>> begin Source extract

Blog of QTA

June 19, 2022 - 'Do you feel in charge?' Underlying assumptions behind legal information retrieval - An Overview of Jakub Harašta Seminar at TK MILAB

2022. September 06. 12:28

As part of the TK MILAB online research seminar series, Jakub Harašta held a seminar on the issue of legal information retrieval, focusing on the assumptions behind legal information retrieval, his main argument was whether the retrieved information has any useful value or relevance to the users, how the data are presented to the users, and how the assumptions can be communicated. In addition, the question of transparency and the necessity it holds. Consequently, he advocated the need for data feminism. Intersectional feminism, he asserts, can reorient the way we think about and manage algorithmic data in healthcare, as well as challenge and modify power differentials that impact bias and under-representation dynamics.

The seminar started with the introduction of Marton Varju. He explained that the event is a result of collaboration with the Artificial Intelligence National Laboratory (MILAB) and therefore concerns the regulation of AI. Then he proceeded to introduce the speaker, Jakub Harašta, who is an assistant professor at the Institute of Law and Technology at Masaryk University.

In his introduction, Harašta outlined the principal questions he is interested in. Firstly, he suggested that sometimes we feel we have control over things, which in his view, is not true. Secondly, he shed some light on the courses they have been working on for the past several years, in which the main objective is to train the users (coat clerks and judges) on how to use the information retrieval systems. Secondly, he discussed that the companies which provide these systems claim that they are not sure what users need or how to present the information to them which leads to a huge discrepancy between what users expect and what providers can give to them. Finally, he adds that those systems are exasperated by machine learning and natural language processing technology as this allows processing a large amount of data.

After identifying the main issues discussed in the seminar, he proceeded to explain the process which starts with the user having specific information need, following the need to interact with the information system and place the input of the inquiry, the results are provided by the system to answer the user's question. Additionally, the user has to analyze these results and use them to fulfil his task. This is the basic structure that is ridden with assumptions which in turn are diverse, starting with assuming the users’ awareness of the need and understanding the situation well to be able to assess the needed information, alongside formulating the query when interacting with the system, which Harašta believes it is a struggle even to highly experienced judges, he argues that providing the system with more information can help achieve more relevant results. He then explained, although this works with search engines, this is not the case with the legal information retrieval system, as the user must formulate a specific query for the information needed to obtain better results. Another assumption is, when the user is presented with the results, it is assumed that the user can understand what is presented. The issue argued here is that the user believes that the system can miraculously know what is exactly needed. Finally, the last assumption is regarding the analysis of the retrieved data, as the user is assumed to be able to analyse and use the retrieved information to support the argument on hand, and they are expected to understand the information according to their education, experience, and knowledge.

>> end Source extract

→ **Task objective**:
In the seminar overview, what steps make up the basic process of legal information retrieval that Harašta describes?

>> begin Source data

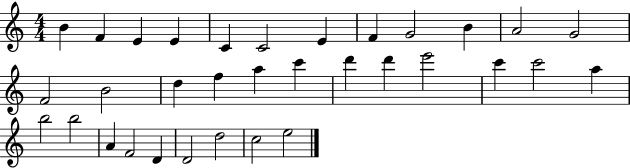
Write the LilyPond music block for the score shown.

>> end Source data

→ **Task response**:
1. The user has a specific information need.
2. The user interacts with the information system and enters the inquiry.
3. The system provides results to answer the user's question.
4. The user analyzes these results and uses them to fulfil the task.